Problem to work on -
Excluding any images, copy all of the lines below precisely as written.
*** Opening The records ***
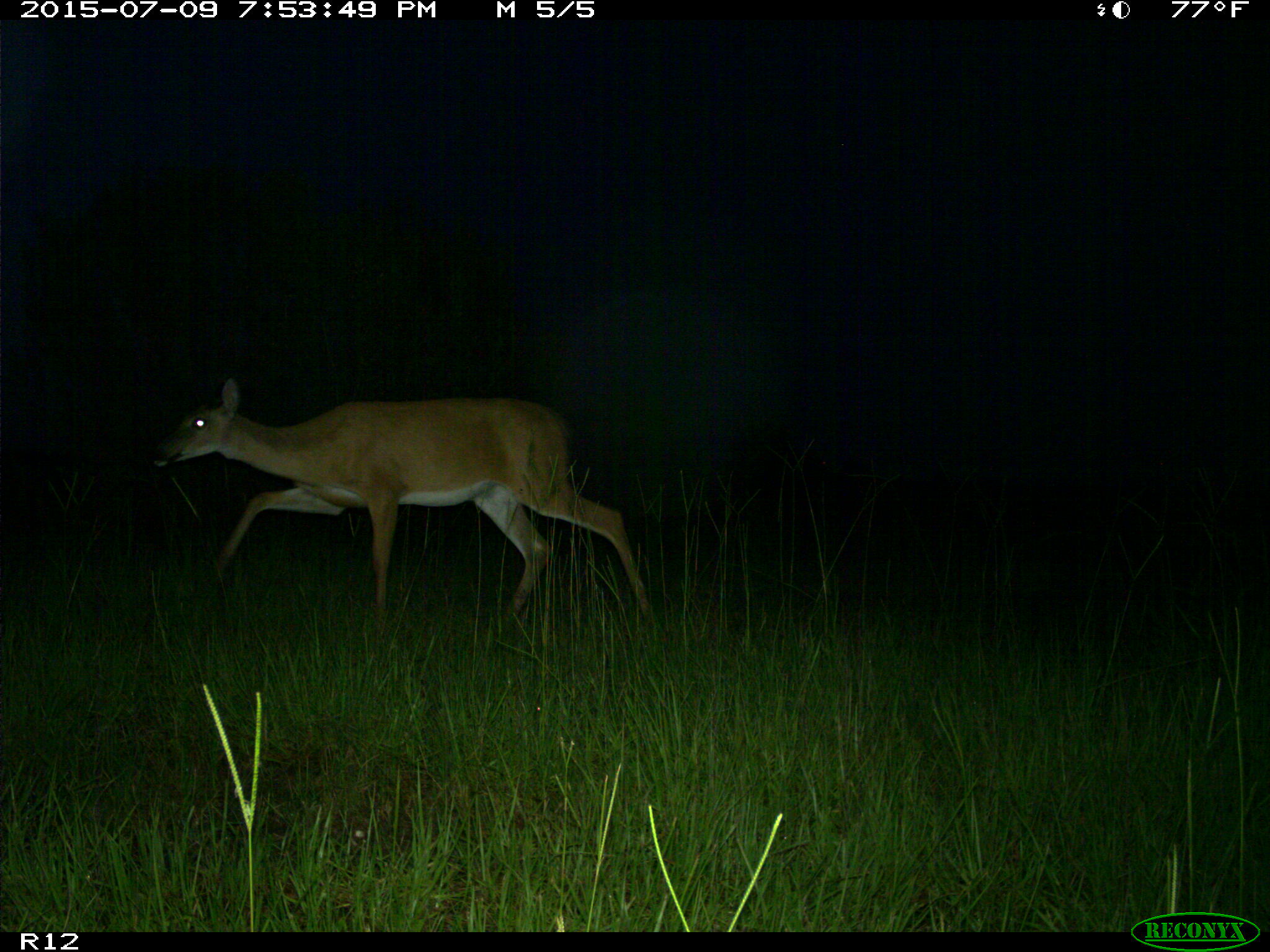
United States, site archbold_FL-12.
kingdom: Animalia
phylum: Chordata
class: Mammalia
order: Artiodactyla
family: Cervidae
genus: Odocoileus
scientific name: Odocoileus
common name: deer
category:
*** Closing The records ***
Solution to this task -
United States, site archbold_FL-12.
kingdom: Animalia
phylum: Chordata
class: Mammalia
order: Artiodactyla
family: Cervidae
genus: Odocoileus
scientific name: Odocoileus
common name: deer
category:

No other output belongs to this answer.